Pain in the head and neck is mediated by afferent fibres in the trigeminal nerve, nervus intermedius, glossopharyngeal and vagus nerves and the upper cervical roots via the occipital nerves. Stimulation of these nerves by compression, distortion, exposure to cold or other forms of irritation or by a lesion in central pathways may give rise to stabbing or constant pain felt in the area innervated.
The cause may be clear, such as infection by Herpes zoster or a structural abnormality demonstrated by imaging, but in some cases there may be no cause apparent for neuralgic pain.
Trigeminal and glossopharyngeal neuralgias present a problem of terminology. When pain is found to result from compression of the nerve by a vascular loop at operation, the neuralgia should strictly be regarded as secondary. Since many patients do not come to operation, it remains uncertain as to whether they have primary or secondary neuralgias. For this reason the term classical rather than primary has been applied to those patients with a typical history even though a vascular source of compression may be discovered during its course. The term secondary can then be reserved for those patients in whom a neuroma or similar lesion is demonstrated.
Definitions of terms used in this chapter1:
Pain: An unpleasant sensory and emotional experience associated with actual or potential tissue damage, or described in terms of such damage.
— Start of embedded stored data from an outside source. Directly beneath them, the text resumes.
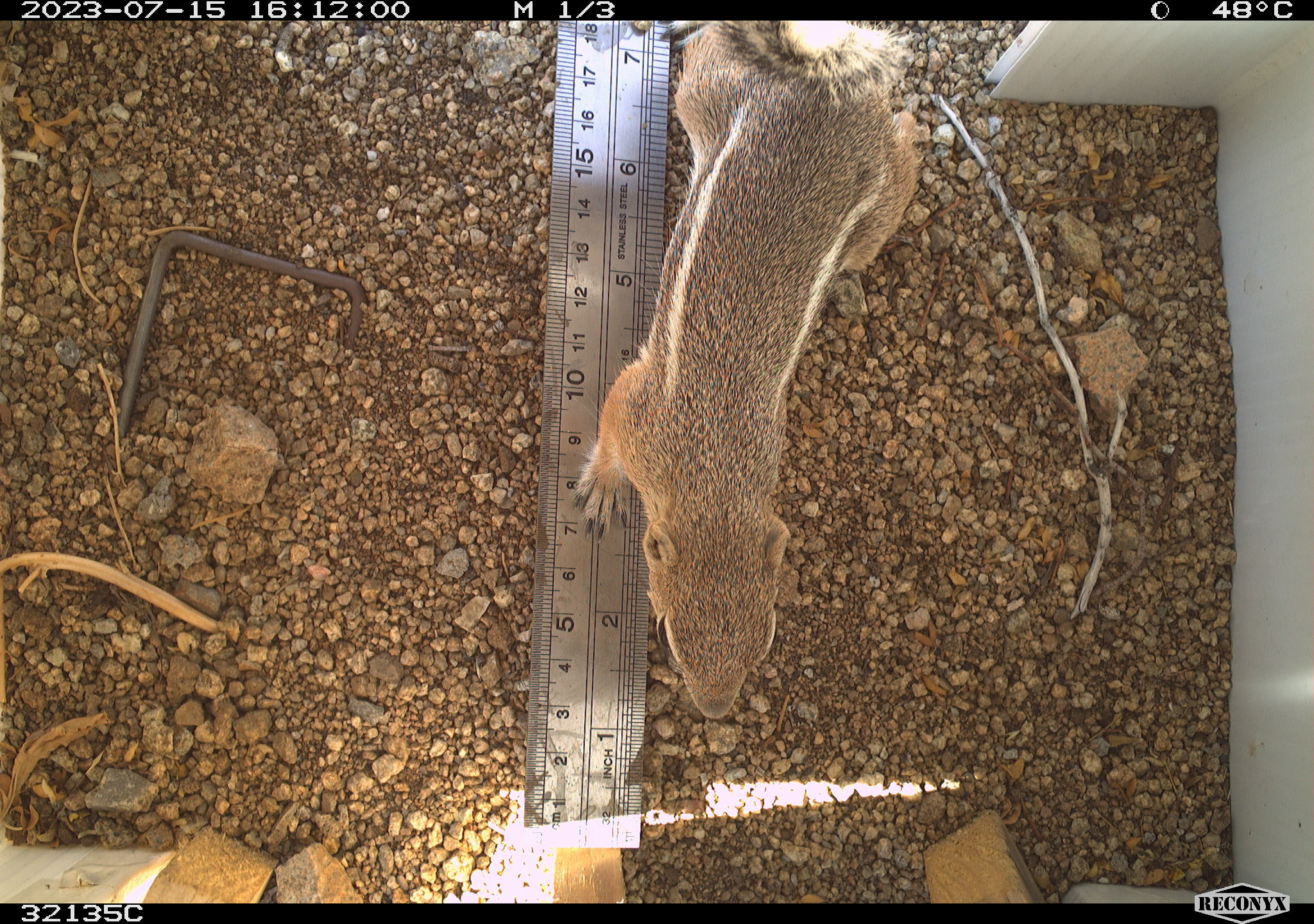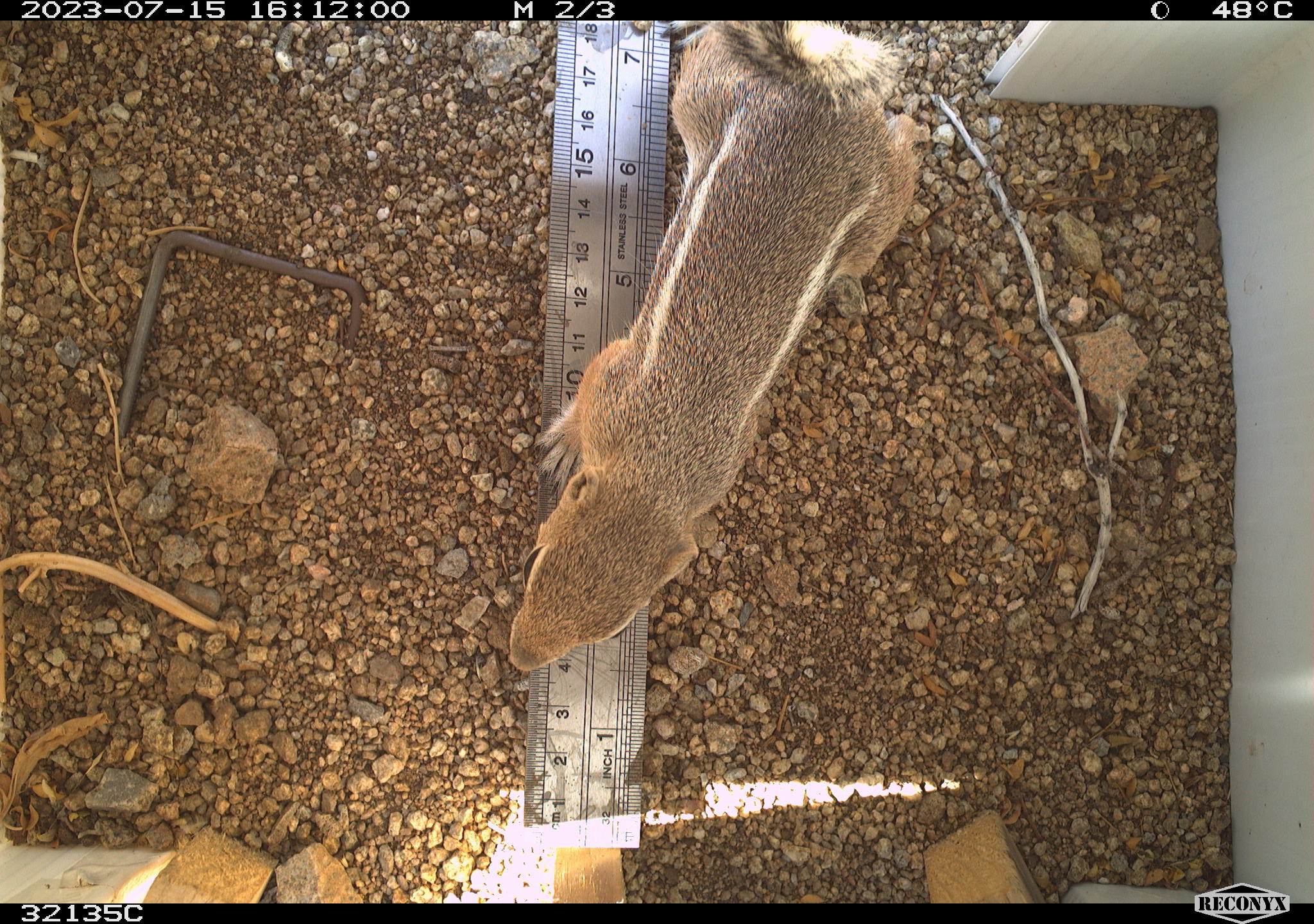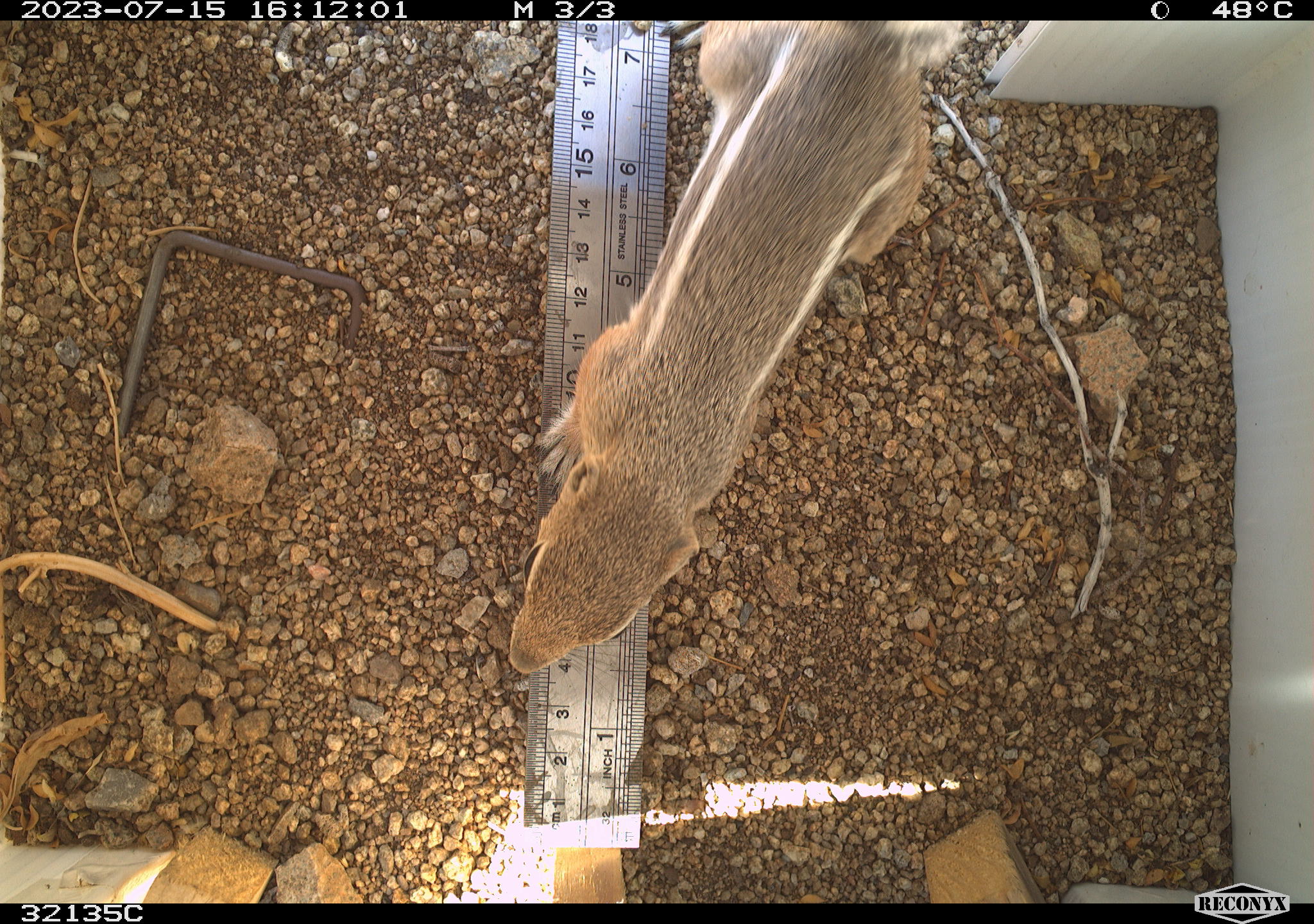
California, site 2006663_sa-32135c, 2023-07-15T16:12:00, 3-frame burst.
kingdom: Animalia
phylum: Chordata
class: Mammalia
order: Rodentia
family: Sciuridae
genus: Ammospermophilus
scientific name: Ammospermophilus leucurus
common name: white-tailed antelope squirrel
Neuropathic pain: Pain (qv)caused by a lesion or disease of the somatosensory nervous system.
Central neuropathic pain: Pain (qv) caused by a lesion or disease of the central somatosensory nervous system.
Peripheral neuropathic pain: Pain (qv) caused by a lesion or disease of the peripheral somatosensory nervous system.
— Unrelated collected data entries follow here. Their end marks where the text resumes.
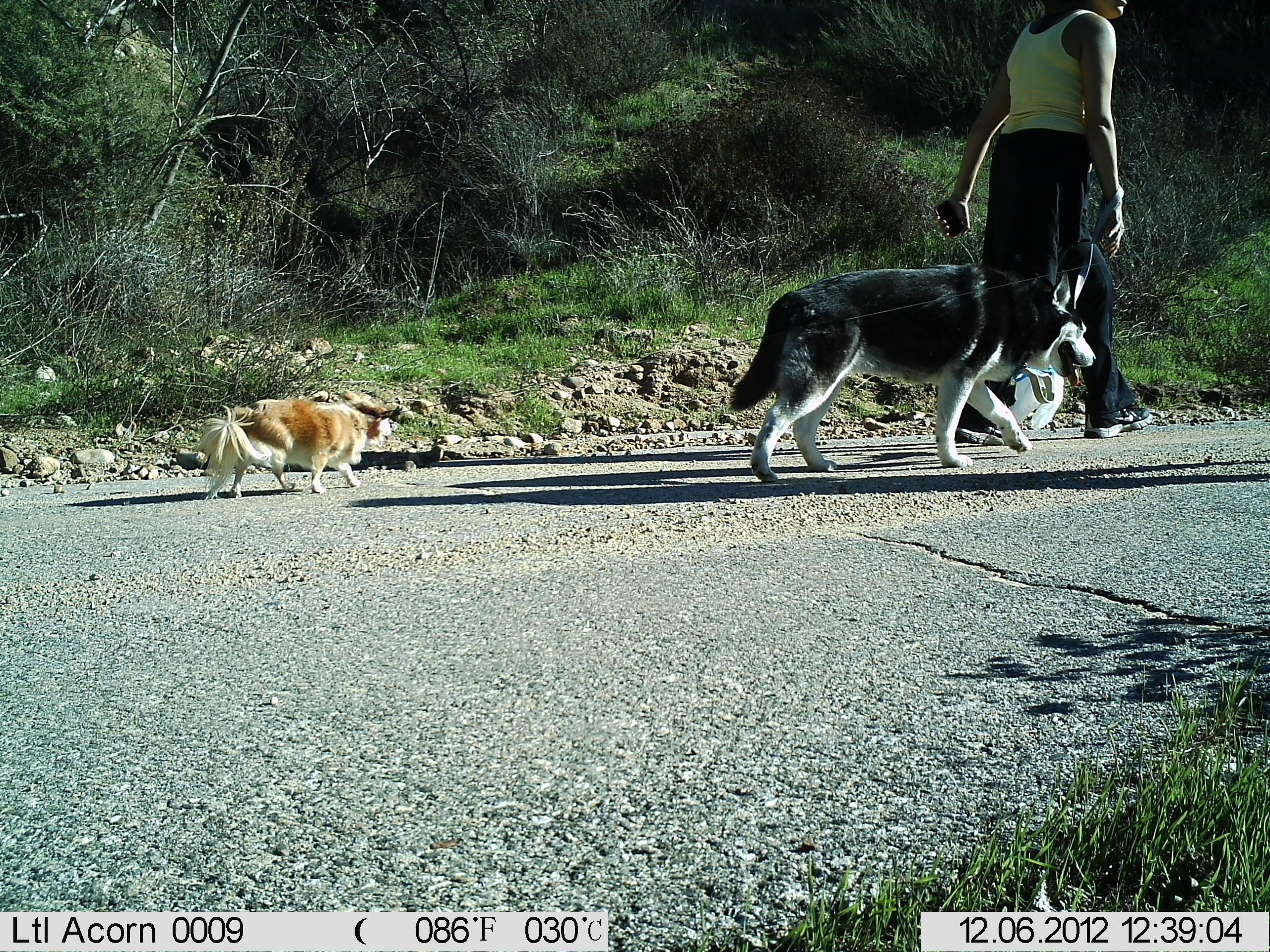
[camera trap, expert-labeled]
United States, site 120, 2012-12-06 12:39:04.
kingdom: Animalia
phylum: Chordata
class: Mammalia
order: Carnivora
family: Canidae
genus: Canis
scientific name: Canis familiaris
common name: domestic dog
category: dog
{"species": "dog (domestic dog) (Canis familiaris)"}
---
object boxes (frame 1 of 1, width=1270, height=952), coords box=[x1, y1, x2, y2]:
dog: box=[714, 235, 1121, 498]; box=[140, 374, 444, 501]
Neuropathy: A disturbance of function or pathological change in a nerve or nerves (in one nerve: mononeuropathy; in several nerves: mononeuropathy multiplex; when diffuse and bilateral: polyneuropathy). The term neuropathy is not intended to cover neurapraxia, neurotmesis, section of a nerve, disturbances of a nerve due to transient impact such as a blow, stretching or epileptic discharge (the term neurogenic applies to pain attributed to such temporary perturbations).
Neuralgia: Pain in the distribution of a nerve or nerves. (Common usage, especially in Europe, often implies a paroxysmal quality, but the term neuralgia should not be reserved for paroxysmal pains.)